夏 百群 3

翌日。

自室から出ると、部屋の前の廊下で指輪がにこやかに鈴蘭を待っていた。

「おはようございます、鈴蘭さま。今日はいつもに増して輝いていますね。」

相変わらず歯の浮くようなことを言う。

「怖いから部屋の前で待たないでってば!」

「鈴蘭さまの十六歳のお誕生日を誰よりも先に直接お祝いしたかったものですから。」

指輪がしれっと言う。

「これは心ばかりの品ですが、鈴蘭さまに受け取っていただけると、天にも昇る気持ちです。」

「いちいち重い…。」

指輪が差し出した包みを開けると、薄い緑色の小ビンが出てきた。蓋の上部には丸いクリスタルがついており、ビンの首の部分にはすずらんを模した布のアクセサリーがまきつけられている。ゲランのミュゲという香水だった。

「今年はまだ日本では発売されてないのによく手に入ったね。」

「海外の知り合いに手に入れてもらったんです。鈴蘭さまは、すずらんの香水を集めていらっしゃるでしょう。ぜひ、コレクションに加えていただければ、と。

それと、こちらは僕のお手製です。」

そう言って指輪が差し出したのは白くて丸い石の固まりだった。風生家の家紋とすずらんの花が彫られている。

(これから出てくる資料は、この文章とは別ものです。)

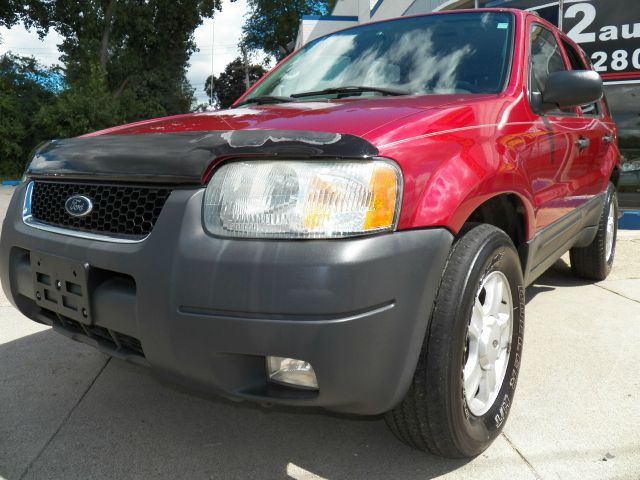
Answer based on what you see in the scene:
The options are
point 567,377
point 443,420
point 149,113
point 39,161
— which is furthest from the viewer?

「アロマストーンです。石膏でできていて、香水の香りを染み込ませて持ち運ぶことができるんですよ。鈴蘭さまがお勉強するときの気分転換にいいかと思い、心を込めて作りました。ストラップもつけてあるので、鞄に着けていただけると嬉しいです。」

指輪に促され、ミュゲを開封してアロマストーンに吹きかけてみる。早朝にすずらんの花畑を訪れたかのようなフレッシュで瑞々しい香りが広がる。

「わっ、いい香り。」

「気に入ってもらえて嬉しいです。鈴蘭さまにとてもお似合いの香りですね。」

指輪がにこにこと言う。

「あ、ありがとう…。」

鈴蘭が少し頬を染めてはにかみながらお礼を言うと、指輪は肩を震わせながら

「これにして本当によかった…っ」

と呟いていた。

その後、指輪からしつこく乞われ、アロマストーンを今日持っていく鞄に取り付けさせられた。